By default, nn.MultiheadAttention (when batch_first=False) expects input in the shape (seq, batch, feature). To make things more intuitive, I chose to set batch_first=True and then permute my data from [batch_size, d_model, n_token] to [batch_size, n_token, d_model] so that the time dimension comes before the feature dimension. Here’s a simplified code snippet:
# Original shape: [batch_size, d_model, n_token]
data = concat_cls_token(data) # [batch_size, d_model, n_token+1]
data = data.permute(0, 2, 1) # [batch_size, n_token+1, d_model]
multihead_att = nn.MultiheadAttention(d_model, num_heads, batch_first=True)
data, _ = multihead_att(data, data, data)
# Result shape: [batch_size, n_token+1, d_model]
After applying multi-head attention, I use LayerNorm(d_model) directly on this [batch_size, n_token+1, d_model] tensor. My understanding is that LayerNorm normalizes over the feature dimension, so as long as the feature dimension (d_model) is the last one, it should work fine. But I have two main questions:
1. If I had stuck with the default multi-head attention format (seq, batch, feature)—that is, using [n_token+1, batch_size, d_model]—would LayerNorm(d_model) still correctly normalize along the feature dimension without permuting the tensor again?
2. In practice, what’s the best approach for tasks like mine (audio sequence recognition)? Is it recommended to keep the data in [batch_size, seq_len, d_model] format before calling LayerNorm, or is it perfectly acceptable to use (seq, batch, feature) as long as the feature dimension is last?

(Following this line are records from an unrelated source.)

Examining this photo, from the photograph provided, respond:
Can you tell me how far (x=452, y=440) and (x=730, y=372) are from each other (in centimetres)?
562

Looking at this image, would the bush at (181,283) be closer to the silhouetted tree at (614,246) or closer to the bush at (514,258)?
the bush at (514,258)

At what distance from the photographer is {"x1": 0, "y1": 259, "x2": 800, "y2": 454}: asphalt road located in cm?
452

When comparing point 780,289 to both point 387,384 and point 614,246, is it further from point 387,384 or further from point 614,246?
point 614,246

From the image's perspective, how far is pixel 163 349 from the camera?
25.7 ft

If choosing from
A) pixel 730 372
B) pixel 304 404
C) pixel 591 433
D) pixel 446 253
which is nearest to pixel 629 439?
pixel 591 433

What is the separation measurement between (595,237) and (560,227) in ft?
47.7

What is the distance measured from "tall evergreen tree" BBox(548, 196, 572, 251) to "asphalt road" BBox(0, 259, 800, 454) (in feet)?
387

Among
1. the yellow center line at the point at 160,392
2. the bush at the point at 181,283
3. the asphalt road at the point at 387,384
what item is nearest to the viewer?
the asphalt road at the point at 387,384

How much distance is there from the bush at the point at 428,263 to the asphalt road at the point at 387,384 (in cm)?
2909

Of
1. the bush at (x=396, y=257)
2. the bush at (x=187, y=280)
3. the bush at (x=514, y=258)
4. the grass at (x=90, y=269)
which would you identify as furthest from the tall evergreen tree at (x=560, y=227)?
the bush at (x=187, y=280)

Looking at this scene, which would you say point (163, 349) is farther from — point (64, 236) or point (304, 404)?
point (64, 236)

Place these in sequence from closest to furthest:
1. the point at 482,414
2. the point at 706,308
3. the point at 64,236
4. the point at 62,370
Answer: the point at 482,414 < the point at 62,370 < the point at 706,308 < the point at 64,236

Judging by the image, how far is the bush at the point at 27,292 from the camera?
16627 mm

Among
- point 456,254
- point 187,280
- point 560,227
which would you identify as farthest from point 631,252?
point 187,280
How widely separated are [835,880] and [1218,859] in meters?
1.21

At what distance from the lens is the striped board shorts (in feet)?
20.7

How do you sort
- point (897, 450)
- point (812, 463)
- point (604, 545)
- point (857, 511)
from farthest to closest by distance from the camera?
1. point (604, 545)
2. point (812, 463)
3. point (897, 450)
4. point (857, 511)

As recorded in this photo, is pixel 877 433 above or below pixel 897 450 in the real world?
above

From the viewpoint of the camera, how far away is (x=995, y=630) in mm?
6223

Both my advisor and I are a bit uncertain. I’d really appreciate any guidance or clarification. Below are more details from my forward method and the corresponding AttentionBlock implementation for reference:
def forward(self, x: torch.Tensor):
# Initial: x is [batch_size, d_model, num_tokens]
x = self.expand(x)
x = self.concat_cls_token(x) # [batch_size, d_model, num_tokens+1]
x = x.permute(0, 2, 1) # [batch_size, num_tokens+1, d_model]
x = self.positional_encoder(x)
x = self.attention_block(x) # [batch_size, num_tokens+1, d_model]
x = x.permute(0, 2, 1) # [batch_size, d_model, num_tokens+1]
x = self.get_cls_token(x) # [batch_size, d_model, 1]
y = self.class_mlp(x) # [batch_size, n_classes]
return y
and the implement of AttentionBlock:
class AttentionBlock(nn.Module):
@staticmethod
def make_ffn(hidden_dim: int) -> torch.nn.Module:
return nn.Sequential(
OrderedDict([
("ffn_linear1", nn.Linear(in_features=hidden_dim, out_features=hidden_dim)),
("ffn_relu", nn.ReLU()),
("ffn_linear2", nn.Linear(in_features=hidden_dim, out_features=hidden_dim))
])
)
def __init__(self, embed_dim, n_head):
super().__init__()
self.attention = nn.MultiheadAttention(embed_dim, n_head, batch_first=True)
self.layer_norm1 = nn.LayerNorm(embed_dim)
self.feed_forward = self.make_ffn(embed_dim)
self.layer_norm2 = nn.LayerNorm(embed_dim)
def forward(self, x: torch.Tensor):
attn_output, _ = self.attention(x, x, x)
x = self.layer_norm1(x + attn_output)
ff_output = self.feed_forward(x)
x = self.layer_norm2(x + ff_output)
return x
Any advice or best practices would be greatly appreciated. Thank you so much!